Wednesday, June 01, 2011

Elizabeth Warren: Why the "Big, Bad Banks" Are Very, Very Afraid--and Should Be

Houston Chronicle business columnist Loren Steffy posted an excellent analysis May 28th on why the "big, bad banks" have a bevy of reasons to be afraid of Elizabeth Warren, the Harvard lawyer, University of Houston graduate and former University of Texas law professor who is charged with setting up the Consumer Financial Protection Bureau (CPFB) established by Congress in the wake of the 2008 financial meltdown.

A decade before the financial crisis, Warren grasped--and warned in scholarly papers and books--that banks are willing to bankrupt their customers for short-term profit and that their short-sighted greed would lead to economic collapse.

Steffy notes: "In 2006, two years before the collapse of Lehman Brothers, she warned that banks' attitudes had shifted so dramatically in the past 80 years that the greatest threat to the economy wasn't customers making runs on banks, but banks making 'a run on the customers.'

"Ruining customers through excessive fees and gimmicks, driving them into foreclosure, default and bankruptcy, would lead to the same economic collapse that bank runs did during the Great Depression, she warned."

Steffy spent the rest of his column mocking the efforts of the banks' Republican lapdogs in the current Congress to badger and embarrass Warren into weakening the CPFB:

The big banks are tough.

They can handle Dodd-Frank. They can handle being labeled a "vampire squid" in the pages of Rolling Stone. They can even outlast the threat of criminal prosecutions for taking the global economy to the brink of collapse.

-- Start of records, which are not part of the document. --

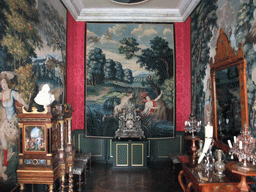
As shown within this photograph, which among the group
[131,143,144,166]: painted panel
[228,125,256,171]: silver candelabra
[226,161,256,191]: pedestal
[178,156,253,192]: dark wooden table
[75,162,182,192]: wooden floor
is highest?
[228,125,256,171]: silver candelabra

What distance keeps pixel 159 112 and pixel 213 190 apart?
15.0ft

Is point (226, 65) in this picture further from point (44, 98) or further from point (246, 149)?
point (44, 98)

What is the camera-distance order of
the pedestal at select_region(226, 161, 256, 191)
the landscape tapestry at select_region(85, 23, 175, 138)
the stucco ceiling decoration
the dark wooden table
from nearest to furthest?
the pedestal at select_region(226, 161, 256, 191) < the dark wooden table < the stucco ceiling decoration < the landscape tapestry at select_region(85, 23, 175, 138)

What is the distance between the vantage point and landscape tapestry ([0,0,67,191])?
384 centimetres

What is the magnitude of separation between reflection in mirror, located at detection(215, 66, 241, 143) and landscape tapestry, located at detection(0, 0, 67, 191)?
461 centimetres

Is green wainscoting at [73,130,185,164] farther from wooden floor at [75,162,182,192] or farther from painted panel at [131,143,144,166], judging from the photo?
painted panel at [131,143,144,166]

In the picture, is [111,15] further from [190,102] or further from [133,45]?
[190,102]

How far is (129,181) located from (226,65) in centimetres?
428

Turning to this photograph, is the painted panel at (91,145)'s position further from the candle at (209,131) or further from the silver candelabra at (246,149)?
the silver candelabra at (246,149)

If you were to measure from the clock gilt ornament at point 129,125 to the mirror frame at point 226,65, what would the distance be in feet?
9.53

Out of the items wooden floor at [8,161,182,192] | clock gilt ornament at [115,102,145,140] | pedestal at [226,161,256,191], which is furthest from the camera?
clock gilt ornament at [115,102,145,140]

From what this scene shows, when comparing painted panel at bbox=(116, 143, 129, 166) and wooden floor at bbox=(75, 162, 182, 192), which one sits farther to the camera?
→ painted panel at bbox=(116, 143, 129, 166)

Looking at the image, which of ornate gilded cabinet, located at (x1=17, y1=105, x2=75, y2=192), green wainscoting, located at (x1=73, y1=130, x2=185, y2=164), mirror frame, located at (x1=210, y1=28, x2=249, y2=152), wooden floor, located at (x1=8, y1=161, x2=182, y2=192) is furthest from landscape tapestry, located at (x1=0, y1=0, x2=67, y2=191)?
mirror frame, located at (x1=210, y1=28, x2=249, y2=152)

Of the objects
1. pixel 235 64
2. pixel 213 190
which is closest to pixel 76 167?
pixel 213 190
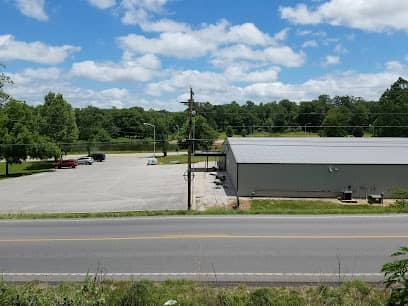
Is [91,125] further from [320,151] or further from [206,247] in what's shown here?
[206,247]

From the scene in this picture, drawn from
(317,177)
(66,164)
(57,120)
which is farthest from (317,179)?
(57,120)

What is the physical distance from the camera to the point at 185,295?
312 inches

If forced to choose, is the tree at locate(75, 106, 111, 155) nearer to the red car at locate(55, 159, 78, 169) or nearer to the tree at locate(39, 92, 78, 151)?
the tree at locate(39, 92, 78, 151)

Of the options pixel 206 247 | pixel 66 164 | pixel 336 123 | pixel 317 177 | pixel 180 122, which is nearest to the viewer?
pixel 206 247

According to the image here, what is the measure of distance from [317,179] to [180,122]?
4536 inches

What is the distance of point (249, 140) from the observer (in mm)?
45031

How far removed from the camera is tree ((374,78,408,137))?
83500 millimetres

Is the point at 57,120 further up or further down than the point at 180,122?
further down

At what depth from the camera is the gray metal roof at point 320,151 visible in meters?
34.0

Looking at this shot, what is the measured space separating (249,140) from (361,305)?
127 ft

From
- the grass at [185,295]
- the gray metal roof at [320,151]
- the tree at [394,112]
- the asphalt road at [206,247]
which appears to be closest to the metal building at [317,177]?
the gray metal roof at [320,151]

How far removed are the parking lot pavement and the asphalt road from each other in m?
10.4

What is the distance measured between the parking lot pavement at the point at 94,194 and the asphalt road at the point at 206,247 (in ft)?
34.1

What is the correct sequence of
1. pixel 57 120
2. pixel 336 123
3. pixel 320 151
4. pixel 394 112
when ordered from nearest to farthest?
1. pixel 320 151
2. pixel 57 120
3. pixel 394 112
4. pixel 336 123
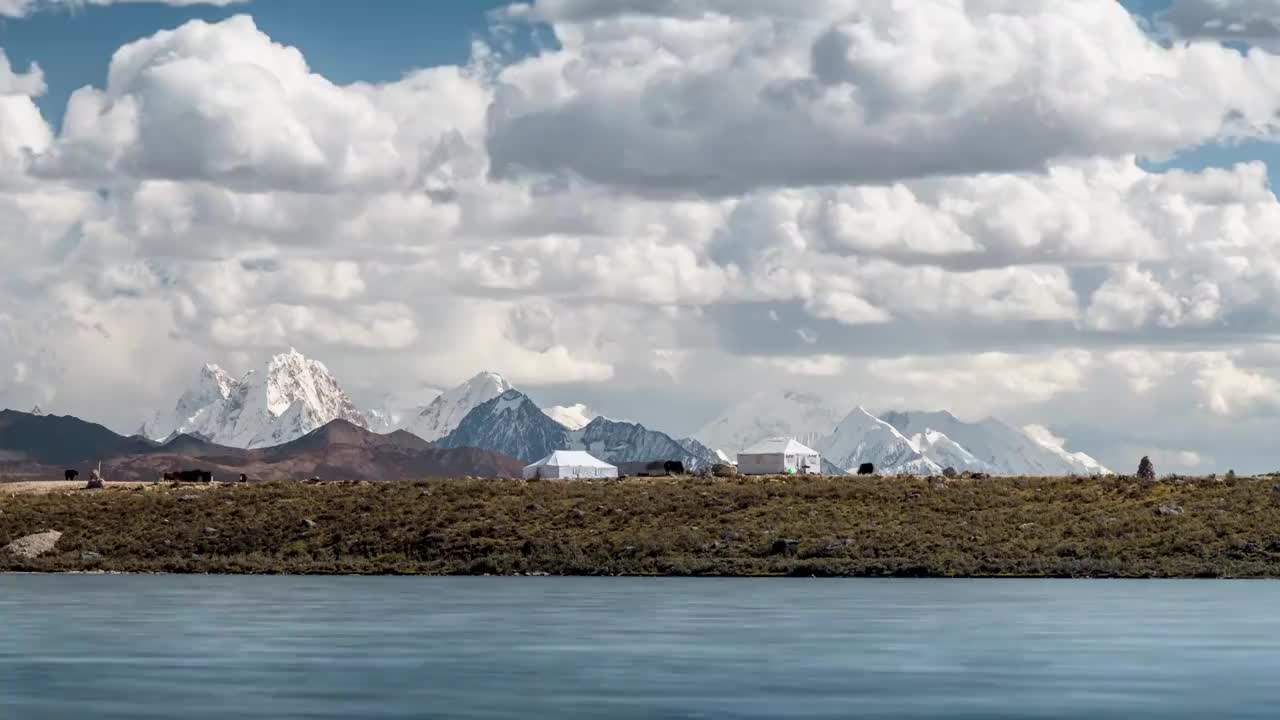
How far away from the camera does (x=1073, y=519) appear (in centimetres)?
12169

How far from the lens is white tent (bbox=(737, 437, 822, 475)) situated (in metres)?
169

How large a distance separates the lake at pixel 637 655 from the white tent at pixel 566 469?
94.5 meters

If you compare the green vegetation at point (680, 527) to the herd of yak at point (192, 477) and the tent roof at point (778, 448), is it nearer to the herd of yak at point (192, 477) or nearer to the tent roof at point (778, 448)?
the herd of yak at point (192, 477)

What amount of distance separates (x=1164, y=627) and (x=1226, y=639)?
5.06m

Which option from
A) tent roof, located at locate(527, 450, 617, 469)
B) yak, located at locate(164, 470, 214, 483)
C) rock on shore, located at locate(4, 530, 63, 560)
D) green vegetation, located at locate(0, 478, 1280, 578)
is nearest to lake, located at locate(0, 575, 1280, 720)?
green vegetation, located at locate(0, 478, 1280, 578)

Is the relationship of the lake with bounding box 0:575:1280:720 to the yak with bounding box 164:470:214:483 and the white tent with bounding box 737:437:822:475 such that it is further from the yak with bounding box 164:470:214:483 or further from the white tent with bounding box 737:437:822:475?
the white tent with bounding box 737:437:822:475

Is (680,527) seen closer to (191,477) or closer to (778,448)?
(778,448)

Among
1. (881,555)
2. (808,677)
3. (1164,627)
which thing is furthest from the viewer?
(881,555)

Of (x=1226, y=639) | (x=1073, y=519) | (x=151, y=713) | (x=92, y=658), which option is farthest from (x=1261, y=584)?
(x=151, y=713)

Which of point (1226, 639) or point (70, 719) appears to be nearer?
point (70, 719)

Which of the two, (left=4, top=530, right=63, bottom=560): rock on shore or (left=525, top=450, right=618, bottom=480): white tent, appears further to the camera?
(left=525, top=450, right=618, bottom=480): white tent

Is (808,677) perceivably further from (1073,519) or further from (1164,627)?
(1073,519)

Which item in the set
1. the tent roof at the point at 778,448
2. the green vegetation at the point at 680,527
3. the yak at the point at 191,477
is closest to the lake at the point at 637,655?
the green vegetation at the point at 680,527

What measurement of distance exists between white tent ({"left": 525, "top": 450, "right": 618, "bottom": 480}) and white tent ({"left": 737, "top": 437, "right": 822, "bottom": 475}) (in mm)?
12677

But what scares them the most is Elizabeth Warren, a Harvard law professor who has spent years learning their secrets.

Last week, the banks' representatives in Congress grilled Warren over the Consumer Financial Protection Bureau, a panel created in response to the financial crisis that might just give consumers a fighting chance against banks' exorbitant fees, debt spiral schemes and outright fraudulent lending practices.

Warren is a veteran of contentious congressional hearings, most recently ones she conducted as head of the oversight panel for the federal bank bailout. During those sessions, she squared off with Treasury Secretary Timothy Geithner over the government's handling of bailout funds and its claims that banks' balance sheets are sound.

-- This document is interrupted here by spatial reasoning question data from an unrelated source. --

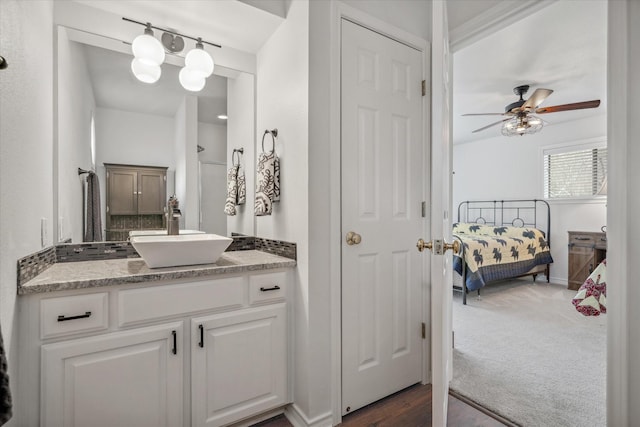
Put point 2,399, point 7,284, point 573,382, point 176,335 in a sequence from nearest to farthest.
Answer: point 2,399 < point 7,284 < point 176,335 < point 573,382

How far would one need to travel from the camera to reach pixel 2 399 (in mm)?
546

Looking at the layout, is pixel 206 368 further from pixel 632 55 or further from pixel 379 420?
pixel 632 55

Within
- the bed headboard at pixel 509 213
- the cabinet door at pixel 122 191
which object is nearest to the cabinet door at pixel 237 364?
the cabinet door at pixel 122 191

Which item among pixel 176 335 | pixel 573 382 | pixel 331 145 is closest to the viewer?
pixel 176 335

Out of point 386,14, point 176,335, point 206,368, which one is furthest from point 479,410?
point 386,14

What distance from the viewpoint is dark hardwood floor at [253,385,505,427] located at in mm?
1684

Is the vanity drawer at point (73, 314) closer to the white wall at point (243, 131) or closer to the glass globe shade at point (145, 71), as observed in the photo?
the white wall at point (243, 131)

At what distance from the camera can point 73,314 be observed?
121cm

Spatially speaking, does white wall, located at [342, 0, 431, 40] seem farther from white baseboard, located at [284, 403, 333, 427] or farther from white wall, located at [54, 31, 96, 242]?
white baseboard, located at [284, 403, 333, 427]

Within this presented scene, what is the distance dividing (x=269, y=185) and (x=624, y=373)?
1.79 m

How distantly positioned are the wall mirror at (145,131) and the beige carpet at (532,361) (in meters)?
1.88

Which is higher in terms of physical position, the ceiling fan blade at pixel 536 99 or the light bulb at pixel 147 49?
the ceiling fan blade at pixel 536 99

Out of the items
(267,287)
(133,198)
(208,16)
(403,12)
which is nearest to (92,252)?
(133,198)

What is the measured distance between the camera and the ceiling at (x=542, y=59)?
245cm
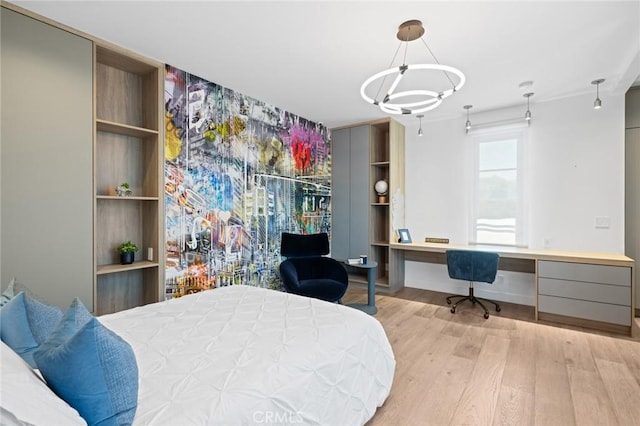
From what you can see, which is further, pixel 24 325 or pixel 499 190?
pixel 499 190

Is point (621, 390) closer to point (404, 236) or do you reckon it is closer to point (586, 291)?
point (586, 291)

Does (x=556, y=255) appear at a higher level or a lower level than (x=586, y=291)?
higher

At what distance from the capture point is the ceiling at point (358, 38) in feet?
6.55

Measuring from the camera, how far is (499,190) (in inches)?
159

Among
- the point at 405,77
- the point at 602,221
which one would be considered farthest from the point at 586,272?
the point at 405,77

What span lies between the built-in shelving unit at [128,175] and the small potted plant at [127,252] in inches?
2.3

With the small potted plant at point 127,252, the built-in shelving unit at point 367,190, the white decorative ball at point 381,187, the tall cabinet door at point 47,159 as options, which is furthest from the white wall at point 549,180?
the tall cabinet door at point 47,159

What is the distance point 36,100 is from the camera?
79.1 inches

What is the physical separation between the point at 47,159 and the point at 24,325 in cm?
138

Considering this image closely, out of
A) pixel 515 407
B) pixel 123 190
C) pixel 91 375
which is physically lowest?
pixel 515 407

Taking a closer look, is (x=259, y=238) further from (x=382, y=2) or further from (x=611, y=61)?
(x=611, y=61)

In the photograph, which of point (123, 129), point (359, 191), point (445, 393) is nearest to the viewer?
point (445, 393)

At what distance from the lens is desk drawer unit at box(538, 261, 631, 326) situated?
295 cm

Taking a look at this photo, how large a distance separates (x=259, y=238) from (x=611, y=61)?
391cm
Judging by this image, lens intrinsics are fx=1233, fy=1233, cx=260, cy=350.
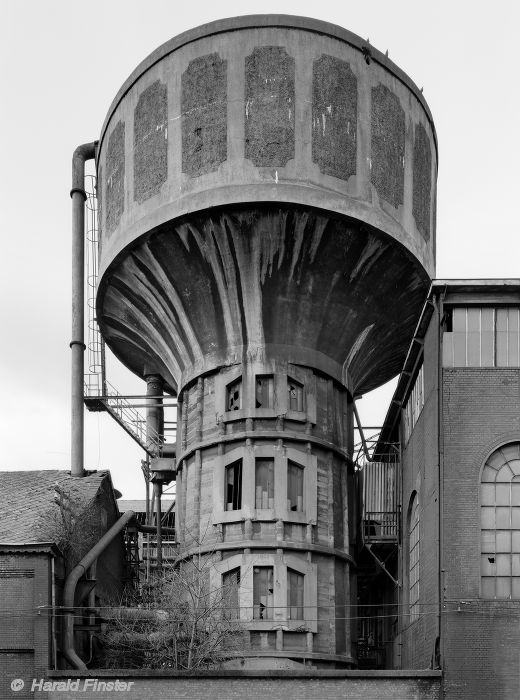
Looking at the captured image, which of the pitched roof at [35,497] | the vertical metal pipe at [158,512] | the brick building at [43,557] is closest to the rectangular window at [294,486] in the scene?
the brick building at [43,557]

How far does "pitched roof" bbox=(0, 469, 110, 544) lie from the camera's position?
3266 centimetres

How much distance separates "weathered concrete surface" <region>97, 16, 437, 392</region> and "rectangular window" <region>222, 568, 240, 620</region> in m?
6.21

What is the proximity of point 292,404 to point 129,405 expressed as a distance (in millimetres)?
7456

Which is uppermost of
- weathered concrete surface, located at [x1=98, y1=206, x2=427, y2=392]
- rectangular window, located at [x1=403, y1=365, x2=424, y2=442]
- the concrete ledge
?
weathered concrete surface, located at [x1=98, y1=206, x2=427, y2=392]

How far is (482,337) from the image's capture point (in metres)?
29.9

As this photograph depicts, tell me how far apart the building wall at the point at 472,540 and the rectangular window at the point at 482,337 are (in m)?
0.38

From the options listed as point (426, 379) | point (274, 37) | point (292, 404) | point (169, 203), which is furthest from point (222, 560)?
point (274, 37)

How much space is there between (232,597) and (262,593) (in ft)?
2.74

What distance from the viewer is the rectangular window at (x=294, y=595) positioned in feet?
112

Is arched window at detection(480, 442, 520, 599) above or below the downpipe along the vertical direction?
above

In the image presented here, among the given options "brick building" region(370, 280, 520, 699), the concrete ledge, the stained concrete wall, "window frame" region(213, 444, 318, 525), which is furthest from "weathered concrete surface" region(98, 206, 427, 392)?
the concrete ledge

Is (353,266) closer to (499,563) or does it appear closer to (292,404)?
(292,404)

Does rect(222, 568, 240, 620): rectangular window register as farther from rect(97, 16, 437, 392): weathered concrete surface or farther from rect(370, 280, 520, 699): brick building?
rect(97, 16, 437, 392): weathered concrete surface

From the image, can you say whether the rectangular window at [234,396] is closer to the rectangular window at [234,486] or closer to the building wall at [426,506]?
the rectangular window at [234,486]
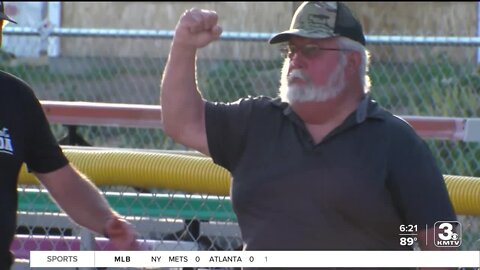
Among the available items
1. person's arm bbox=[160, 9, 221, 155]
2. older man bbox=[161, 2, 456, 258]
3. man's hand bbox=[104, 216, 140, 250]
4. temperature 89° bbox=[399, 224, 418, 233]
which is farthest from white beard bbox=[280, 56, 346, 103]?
man's hand bbox=[104, 216, 140, 250]

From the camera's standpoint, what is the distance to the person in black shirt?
4148 millimetres

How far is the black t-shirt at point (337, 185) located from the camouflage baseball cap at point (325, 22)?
0.81 feet

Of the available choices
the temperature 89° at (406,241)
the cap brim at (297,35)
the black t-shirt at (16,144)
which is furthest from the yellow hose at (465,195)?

So last week, when Warren didn't crumble under his badgering, Rep. Patrick McHenry, a Republican from Bank of America's home state of North Carolina, decided to try to humiliate her. Knowing she had scheduling conflicts that had already been discussed with committee staffers, he tried to delay the hearing and when she protested, he basically called her a liar.

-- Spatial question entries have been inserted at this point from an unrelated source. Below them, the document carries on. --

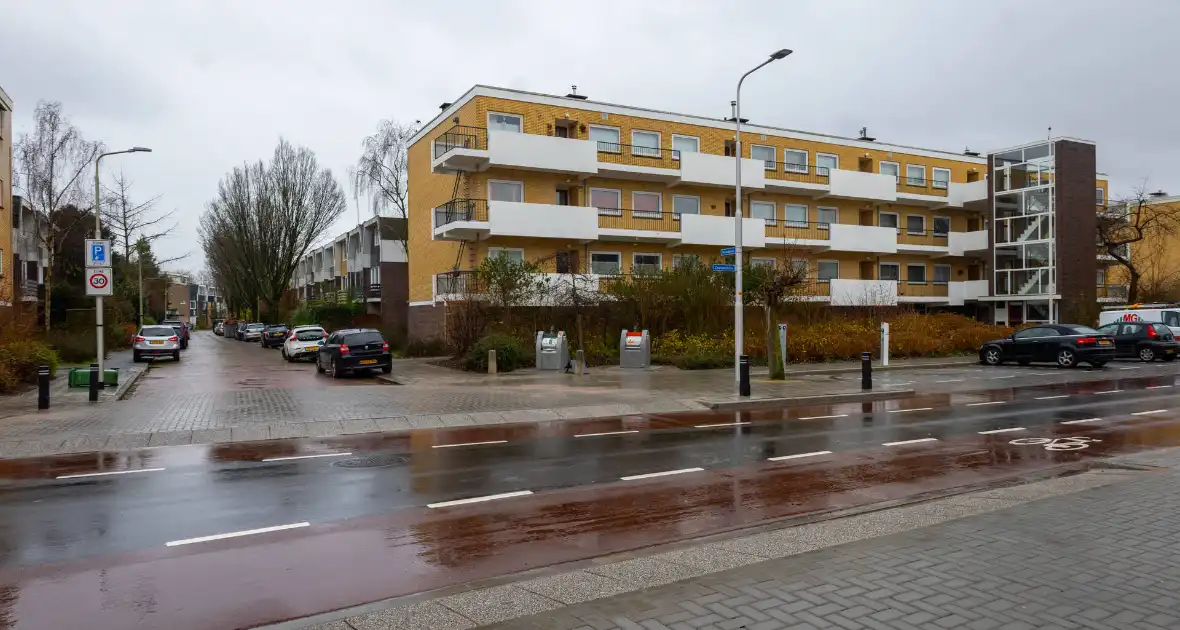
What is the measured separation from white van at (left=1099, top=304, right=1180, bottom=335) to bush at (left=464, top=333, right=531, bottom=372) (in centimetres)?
2433

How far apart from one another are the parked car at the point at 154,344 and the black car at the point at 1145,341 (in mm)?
37771

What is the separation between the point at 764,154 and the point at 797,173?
6.46ft

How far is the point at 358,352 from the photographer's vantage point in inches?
955

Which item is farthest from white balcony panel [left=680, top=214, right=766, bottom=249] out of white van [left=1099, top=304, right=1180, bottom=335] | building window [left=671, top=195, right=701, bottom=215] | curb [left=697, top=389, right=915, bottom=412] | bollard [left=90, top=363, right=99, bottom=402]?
bollard [left=90, top=363, right=99, bottom=402]

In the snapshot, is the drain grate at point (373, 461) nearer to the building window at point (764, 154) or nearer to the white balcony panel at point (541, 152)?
the white balcony panel at point (541, 152)

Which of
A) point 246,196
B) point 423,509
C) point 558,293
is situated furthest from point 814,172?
point 246,196

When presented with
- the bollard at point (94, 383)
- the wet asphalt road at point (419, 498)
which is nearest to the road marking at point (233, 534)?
the wet asphalt road at point (419, 498)

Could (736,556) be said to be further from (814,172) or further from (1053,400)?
(814,172)

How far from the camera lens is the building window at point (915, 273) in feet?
147

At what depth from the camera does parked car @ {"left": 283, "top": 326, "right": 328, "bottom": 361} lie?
33.0m

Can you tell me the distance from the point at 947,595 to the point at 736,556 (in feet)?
4.70

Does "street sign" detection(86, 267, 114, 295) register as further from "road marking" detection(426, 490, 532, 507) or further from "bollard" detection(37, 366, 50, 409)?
"road marking" detection(426, 490, 532, 507)

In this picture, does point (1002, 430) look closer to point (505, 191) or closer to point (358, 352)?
point (358, 352)

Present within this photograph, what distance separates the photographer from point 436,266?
37281 mm
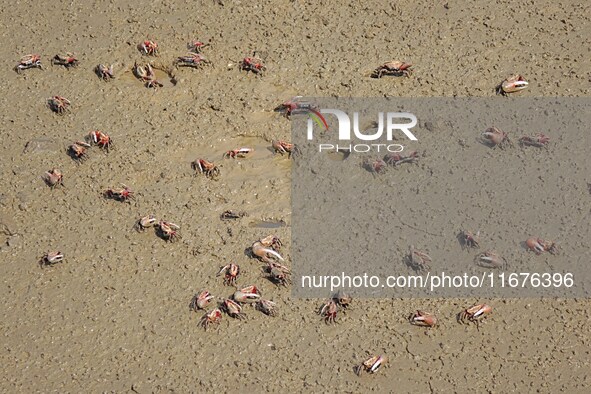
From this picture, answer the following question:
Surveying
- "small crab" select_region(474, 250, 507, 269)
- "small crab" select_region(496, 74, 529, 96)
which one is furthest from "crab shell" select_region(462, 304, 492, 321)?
"small crab" select_region(496, 74, 529, 96)

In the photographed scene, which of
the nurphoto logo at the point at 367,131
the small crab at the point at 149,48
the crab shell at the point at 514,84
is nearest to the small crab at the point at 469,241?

The lack of decorum speaks to the desperation that the big banks feel over Warren and the CFPB, an agency that she is helping to establish and that would have broad powers to act on consumers' behalf.

In other words, the banks fear Warren because she knows their games and she has the data to expose them, and the prospect of Warren running the CFPB has fostered a growing desperation in the industry.

Last week, bereft of other arguments, the congressman from Bank of America resorted to name calling.

Elizabeth Warren isn't a liar. She's one of the few people in Washington with the courage to tell the truth.